• [Exercise] In the records below, change "farthest from" to "closest to" and rewrite every line with nothing else altered. Leave the pictures out of your answer.

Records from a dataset
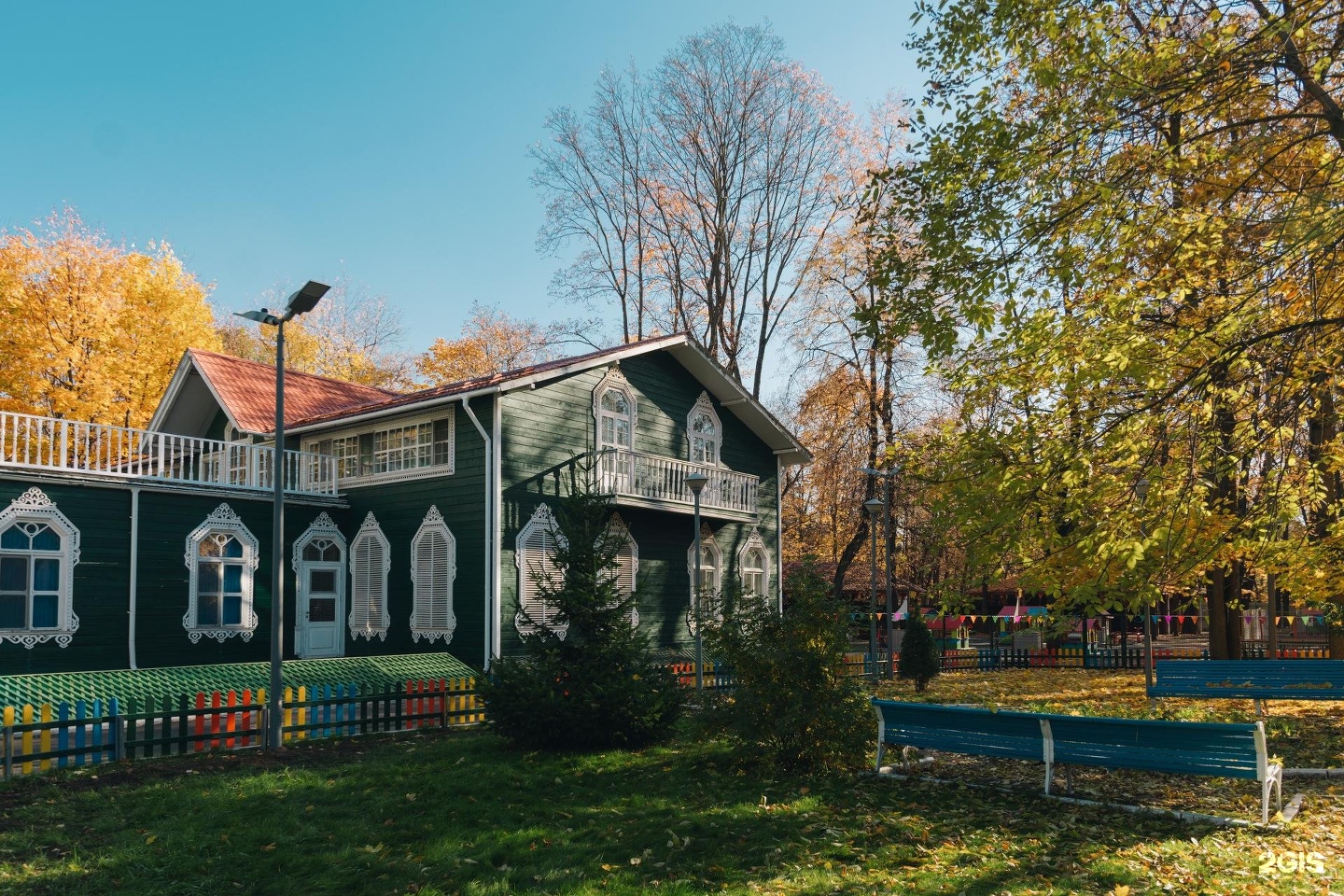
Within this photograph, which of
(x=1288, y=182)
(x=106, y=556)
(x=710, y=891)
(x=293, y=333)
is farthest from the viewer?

• [Solution to this task]
Within this photograph, which of
(x=1288, y=182)
(x=106, y=556)
(x=710, y=891)
(x=293, y=333)
is closest to the viewer?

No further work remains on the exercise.